物語の終盤、景明は無我の境地に達し、個の無い英雄として銀星号、愛する湊斗光を討とうとする。これこそが罠であった。悪鬼を殺した英雄は同じことを繰り返す悪鬼になる。なぜなら武の本質は善悪相殺であるからだ。しかし、景明にとって光は愛するべき存在。景明の個が存在すれば、光を殺すことはできない。
魔剣、装甲悪鬼はそれを逆手に取った作戦であった。今まで自分の行動を決して正当化することなく、然るべき罰、贖罪の場所を欲していた景明は全ての元凶である自分を最も憎む。それは景明こそ、光の父であったからだ。物語の最後に明かされる真実。
景明は憎き自分を斬り、愛する光を斬る。善悪相殺とは愛の実在証明の手段としても用いることができるのだ。
善悪相殺は自らを正当化することのないように存在するものであるとこの章は語っていた。
最後に悪鬼編。景明の銀製号討伐の使命を終え、残ったのは後悔だけであった。せめてもの償いをと、外れの街で和を作ろうとする景明に襲いかかるのはどう忘れようと拭おうとしても消えない血濡れた過去であった。殺人鬼には改心する場所がない。生きる意味もなくただ自分を嫌いながら全て楽になる自死に逃げることもなく、無為に過ごす日々。その転機は今までずっと一緒にいた劔冑、”三世右衛門尉村正”によるものだった。”生きる意味なんて考えなくていい。生きているだけで意味がある。”、”責任から逃げて卑しい生き方をするのは普通の人も同じだ。”など。彼女の言葉で励まされた景明はいつか自分の罪が裁かれると信じて束の間の幸せを謳歌しようとする。そこでやってきたのがラスボス、雪車町一蔵だった。村正を攫って雪車町は行く。景明は相棒の危機に走る。その時、不条理を世界に訴える。自分が他者に押し付けてきた不条理が一気に襲いかかってくる。それは世界から湊斗景明への復讐であった。
雪車町との対峙の中、我々プレイヤーは一つの選択を迫られる。一つは善悪相殺によって最後の大切なもの、村正を失うこと。
もう一つは悪鬼の道を進むことだった。人を殺すことに愉しみを感じる悪鬼を演じきるのだ。武の本質を示していつか争いがなくなるまで。景明は悪鬼の道をひた進む。そうして愛する村正と死をもって分かれる。道徳心は三者三様。雪車町は景明から去り、香奈枝は待ち、一条は景明のもとへ行く。
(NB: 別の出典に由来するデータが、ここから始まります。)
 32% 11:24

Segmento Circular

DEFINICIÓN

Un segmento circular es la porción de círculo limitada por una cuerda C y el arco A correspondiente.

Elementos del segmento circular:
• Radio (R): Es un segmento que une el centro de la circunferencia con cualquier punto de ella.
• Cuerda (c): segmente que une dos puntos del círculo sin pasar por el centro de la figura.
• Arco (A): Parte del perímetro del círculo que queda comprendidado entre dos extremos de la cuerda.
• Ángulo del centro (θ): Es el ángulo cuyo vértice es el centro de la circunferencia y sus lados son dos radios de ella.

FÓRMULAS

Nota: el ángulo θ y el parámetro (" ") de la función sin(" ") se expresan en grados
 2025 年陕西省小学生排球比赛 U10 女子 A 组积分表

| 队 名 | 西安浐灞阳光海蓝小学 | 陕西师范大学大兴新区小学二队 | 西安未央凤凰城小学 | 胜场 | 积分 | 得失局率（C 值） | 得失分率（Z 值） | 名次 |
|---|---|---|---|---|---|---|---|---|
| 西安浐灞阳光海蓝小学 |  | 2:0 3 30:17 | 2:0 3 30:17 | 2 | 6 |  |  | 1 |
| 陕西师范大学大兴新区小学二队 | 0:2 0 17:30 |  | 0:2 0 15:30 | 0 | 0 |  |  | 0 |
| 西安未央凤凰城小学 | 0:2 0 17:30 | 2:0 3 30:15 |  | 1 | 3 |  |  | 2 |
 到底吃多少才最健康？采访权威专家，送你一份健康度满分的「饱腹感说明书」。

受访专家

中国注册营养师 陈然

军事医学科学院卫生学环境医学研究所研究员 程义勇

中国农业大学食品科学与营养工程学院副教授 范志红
最後、「和を以て貴しとなす」を叫んだ少女がいる。彼女はけがれなき純粋な娘であった。彼女の存在が武による争いをなくし、平和が訪れるその時まで景明と村正の”装甲悪鬼村正”の物語は続く。
我々プレイヤーはこの物語を読んで何を感じるかは人それぞれだ。しかし、誰の心にも残ったものがあったであろう。
それこそが、”善悪相殺”である。本当の道徳とは、悪を討つ勧善懲悪ではない。何もせずに責任から逃げていることではない。
自分で考えて行動し、その行いを決して正当化しないことである。そのことをこの道徳の教科書は教えてくれた。
制作者を始め、この物語に関わったすべての人々に感謝を。最高に熱い物語をどうもありがとうと。